Date and Time Feature Extraction
Learners will decompose datetime columns into year, month, day-of-week, hour, and cyclical sine/cosine encodings that capture periodicity.
Why Raw Timestamps Are Useless
A raw Unix timestamp like 1718784000 or a datetime string like '2024-06-19 14:30:00' contains rich information — the hour of day, day of week, month of year — but a model cannot access that information from the raw value. A linear model sees the timestamp as a single large integer and can only learn that later timestamps predict higher/lower targets, missing all periodic patterns. Feature extraction decomposes the timestamp into meaningful numeric components that models can directly use.

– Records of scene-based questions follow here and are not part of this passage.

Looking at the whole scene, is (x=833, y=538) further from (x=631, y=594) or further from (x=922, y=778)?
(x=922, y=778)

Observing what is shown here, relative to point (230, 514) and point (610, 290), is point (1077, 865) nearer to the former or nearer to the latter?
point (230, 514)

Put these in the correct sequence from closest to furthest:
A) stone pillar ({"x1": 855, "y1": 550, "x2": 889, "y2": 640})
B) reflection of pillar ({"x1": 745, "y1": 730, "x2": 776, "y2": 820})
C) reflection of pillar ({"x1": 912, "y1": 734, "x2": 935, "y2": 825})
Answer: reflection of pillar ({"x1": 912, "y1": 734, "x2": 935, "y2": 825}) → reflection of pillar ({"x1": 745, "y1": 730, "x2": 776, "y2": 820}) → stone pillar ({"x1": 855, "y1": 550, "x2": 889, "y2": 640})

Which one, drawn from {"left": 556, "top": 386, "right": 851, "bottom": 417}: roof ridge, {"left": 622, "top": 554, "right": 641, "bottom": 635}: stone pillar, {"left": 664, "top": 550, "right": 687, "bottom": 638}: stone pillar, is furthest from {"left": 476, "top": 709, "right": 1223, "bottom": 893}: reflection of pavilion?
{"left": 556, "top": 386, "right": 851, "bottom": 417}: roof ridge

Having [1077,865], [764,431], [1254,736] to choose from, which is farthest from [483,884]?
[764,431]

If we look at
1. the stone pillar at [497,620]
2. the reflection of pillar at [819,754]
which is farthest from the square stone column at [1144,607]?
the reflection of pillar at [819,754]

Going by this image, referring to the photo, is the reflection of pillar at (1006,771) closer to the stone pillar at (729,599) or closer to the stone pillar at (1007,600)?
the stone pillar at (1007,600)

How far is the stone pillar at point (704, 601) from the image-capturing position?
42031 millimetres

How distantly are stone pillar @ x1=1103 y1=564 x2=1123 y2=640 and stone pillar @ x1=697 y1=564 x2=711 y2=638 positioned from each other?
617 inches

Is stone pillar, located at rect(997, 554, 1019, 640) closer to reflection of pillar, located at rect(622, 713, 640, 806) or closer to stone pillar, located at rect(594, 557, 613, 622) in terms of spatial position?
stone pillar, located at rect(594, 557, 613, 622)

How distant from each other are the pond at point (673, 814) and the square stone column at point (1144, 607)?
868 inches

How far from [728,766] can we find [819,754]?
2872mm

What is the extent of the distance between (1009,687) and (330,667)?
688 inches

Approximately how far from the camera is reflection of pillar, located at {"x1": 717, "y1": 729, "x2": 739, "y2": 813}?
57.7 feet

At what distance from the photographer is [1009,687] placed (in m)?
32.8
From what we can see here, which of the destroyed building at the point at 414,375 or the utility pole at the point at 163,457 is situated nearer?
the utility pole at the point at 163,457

Parsing Datetime Columns with Pandas
Always parse date/time strings to pd.Timestamp or datetime64 dtype using pd.to_datetime() before extracting features. Once parsed, Pandas provides a .dt accessor with dozens of attributes: .dt.year, .dt.month, .dt.day, .dt.hour, .dt.minute, .dt.dayofweek (0=Monday), .dt.dayofyear, .dt.quarter, .dt.is_weekend, and more. Each attribute becomes a new integer column in your feature matrix.
import pandas as pd
dates = pd.Series(['2024-01-15 08:30:00', '2024-06-21 17:45:00', '2024-12-25 12:00:00'])
dts = pd.to_datetime(dates)
df = pd.DataFrame({
'year': dts.dt.year,
'month': dts.dt.month,
'day': dts.dt.day,
'hour': dts.dt.hour,
'dayofweek': dts.dt.dayofweek, # 0=Mon, 6=Sun
'quarter': dts.dt.quarter,
'is_weekend': (dts.dt.dayofweek >= 5).astype(int)
})
print(df.to_string())